In the following month, Thomas West, 3rd Baron De La Warr arrived at Jamestown with supplies and new colonists and assumed the office of governor on June 10, 1610. He was just in time to persuade the original settlers, who were nearly out of food and supplies and had boarded their ships to leave, not to return to England. West's first act was to kneel and say a silent prayer upon his arrival. Then he went to the chapel to hear a sermon from Reverend Buck.

== Life at Jamestown ==
Buck's duties included leading prayers twice a day and preaching on Thursday and Sunday. He officiated at religious and public events. Some sources state that Buck presided over the wedding of John Rolfe and Pocahontas on April 5, 1614. Others say that Alexander Whitaker, a vicar who settled at Henricus, presided at the wedding of Rolfe and Pocahontas.

The Virginia Company set aside 100 acres of land for glebe lands but the Buck family lived near the church in the Jamestown fort.

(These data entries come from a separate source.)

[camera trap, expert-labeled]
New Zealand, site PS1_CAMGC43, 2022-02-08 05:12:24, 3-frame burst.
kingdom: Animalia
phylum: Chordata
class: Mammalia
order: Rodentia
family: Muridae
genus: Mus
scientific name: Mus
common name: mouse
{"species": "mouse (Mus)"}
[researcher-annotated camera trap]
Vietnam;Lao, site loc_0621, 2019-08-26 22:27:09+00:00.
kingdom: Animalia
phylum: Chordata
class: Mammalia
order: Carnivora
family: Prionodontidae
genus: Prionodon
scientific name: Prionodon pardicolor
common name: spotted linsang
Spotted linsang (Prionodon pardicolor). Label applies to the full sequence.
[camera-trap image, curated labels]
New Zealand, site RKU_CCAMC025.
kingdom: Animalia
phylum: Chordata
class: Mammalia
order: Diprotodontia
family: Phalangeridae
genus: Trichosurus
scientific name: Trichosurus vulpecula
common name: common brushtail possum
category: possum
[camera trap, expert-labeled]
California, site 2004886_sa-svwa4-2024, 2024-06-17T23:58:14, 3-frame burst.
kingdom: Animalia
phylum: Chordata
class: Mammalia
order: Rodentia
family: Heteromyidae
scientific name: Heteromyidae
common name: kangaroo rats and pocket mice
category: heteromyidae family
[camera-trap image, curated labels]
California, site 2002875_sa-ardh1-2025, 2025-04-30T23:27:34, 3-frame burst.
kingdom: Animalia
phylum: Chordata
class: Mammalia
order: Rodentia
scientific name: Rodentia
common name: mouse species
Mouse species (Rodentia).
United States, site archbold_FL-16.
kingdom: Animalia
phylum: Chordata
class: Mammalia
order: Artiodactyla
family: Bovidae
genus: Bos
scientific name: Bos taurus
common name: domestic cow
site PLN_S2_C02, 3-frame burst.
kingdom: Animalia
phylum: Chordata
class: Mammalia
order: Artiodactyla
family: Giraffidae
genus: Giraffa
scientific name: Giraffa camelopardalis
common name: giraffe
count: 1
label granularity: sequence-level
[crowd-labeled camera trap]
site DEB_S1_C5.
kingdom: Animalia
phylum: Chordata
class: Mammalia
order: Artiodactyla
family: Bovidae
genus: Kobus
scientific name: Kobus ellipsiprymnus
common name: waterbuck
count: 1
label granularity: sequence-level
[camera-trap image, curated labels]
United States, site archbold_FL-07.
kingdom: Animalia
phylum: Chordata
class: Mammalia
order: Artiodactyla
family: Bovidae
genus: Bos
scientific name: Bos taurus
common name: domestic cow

In 1619, Buck acquired 750 acres of land in the "Neck-of-Land", which was separated from the north side of Jamestown Island by water. The location adjacent to Jamestown was an obvious area for expansion of the colony since it was close to the fort. Buck had indentured servants develop the land. These servants included caretaker Richard Kingsmill (sometimes spelled Kingsmell), who later became a large property owner. In 1620, William Fairfax sold 12 acres in Jamestown, including a home and an outbuilding, to Buck.

== First Virginia General Assembly ==
Reverend Buck opened the first session of the Virginia General Assembly, which convened in the church at Jamestown on July 30, 1619. He prayed "that it would please God to guide and sanctifie all our proceedings to his owne glory and the good of this Plantation."

== Death and family ==
He married Elizabeth Browne on 7 July 1607 in Norfolk, England. Elizabeth was the daughter of Sir George Browne and a granddaughter of Anthony Browne, 1st Viscount Montagu and Magdalen Dacre.

Buck died at Jamestown in 1624. According to historians Frank E. Gizzard and Dennis Boyd Smith, Buck's wife died within a few months of her husband.

He and Elizabeth had six children who survived to adulthood. They were Mara, Benoni, Gercian, Peleg, Elizabeth, who became the wife of Sergeant Thomas Crump (or Crampe), later a member of the House of Burgesses, and Bridget, who married John Burras, a brother of Anne Burras.